### About this task
Restate the full listing word for word and leave the pictures out.

### Exercise data
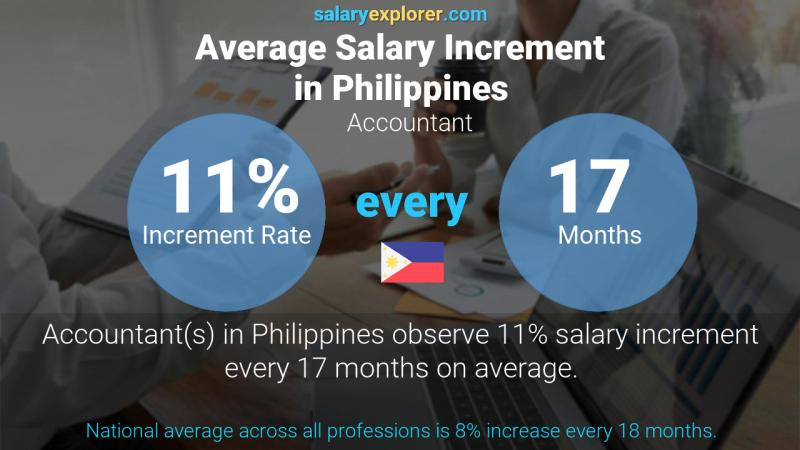 Annual Salary Increment Rate Philippines Accountant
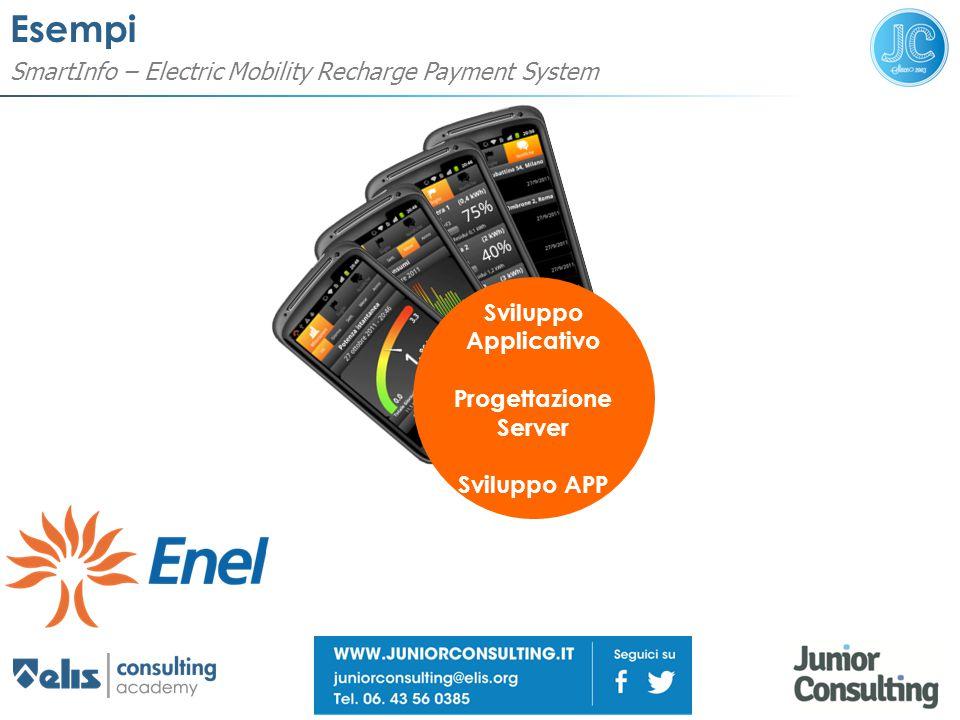 Esempi SmartInfo – Electric Mobility Recharge Payment System Sviluppo Applicativo Progettazione Server Sviluppo APP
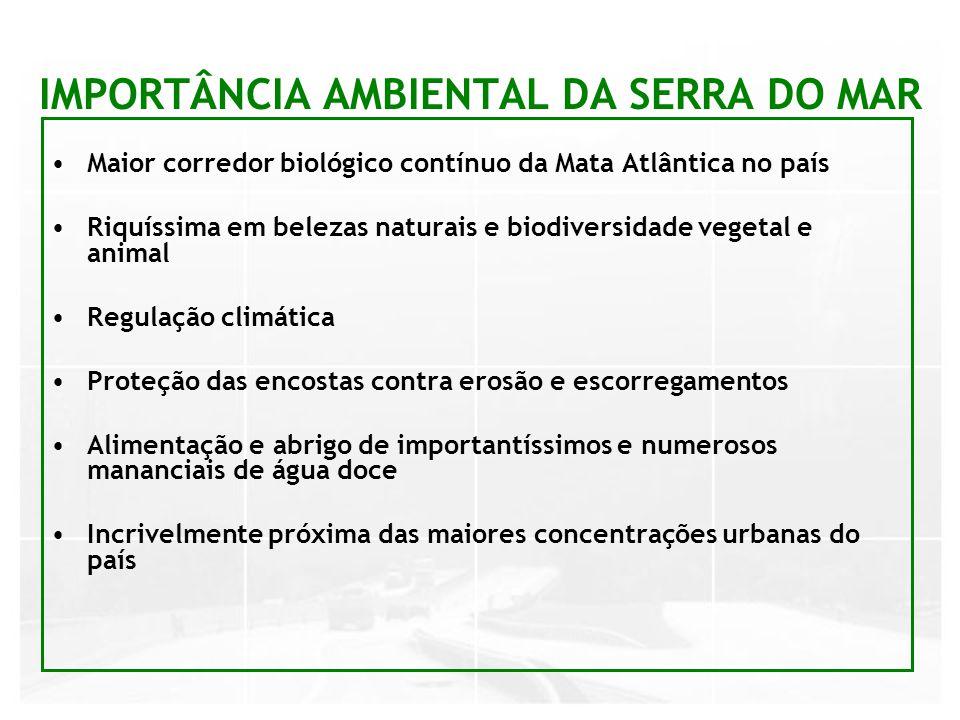 IMPORTÂNCIA AMBIENTAL DA SERRA DO MAR Maior corredor biológico contínuo da Mata Atlântica no país Riquíssima em belezas naturais e biodiversidade vege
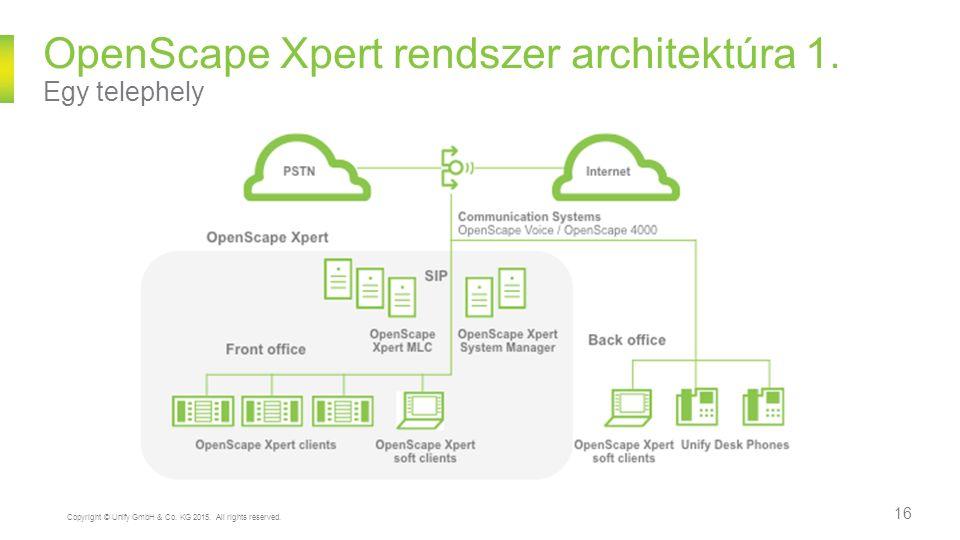 OpenScape Xpert rendszer architektúra 1. Egy telephely 16 Copyright © Unify GmbH & Co.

### Solution to the problem
 Annual Salary Increment Rate Philippines Accountant
 Esempi SmartInfo – Electric Mobility Recharge Payment System Sviluppo Applicativo Progettazione Server Sviluppo APP
 IMPORTÂNCIA AMBIENTAL DA SERRA DO MAR Maior corredor biológico contínuo da Mata Atlântica no país Riquíssima em belezas naturais e biodiversidade vege
 OpenScape Xpert rendszer architektúra 1. Egy telephely 16 Copyright © Unify GmbH & Co.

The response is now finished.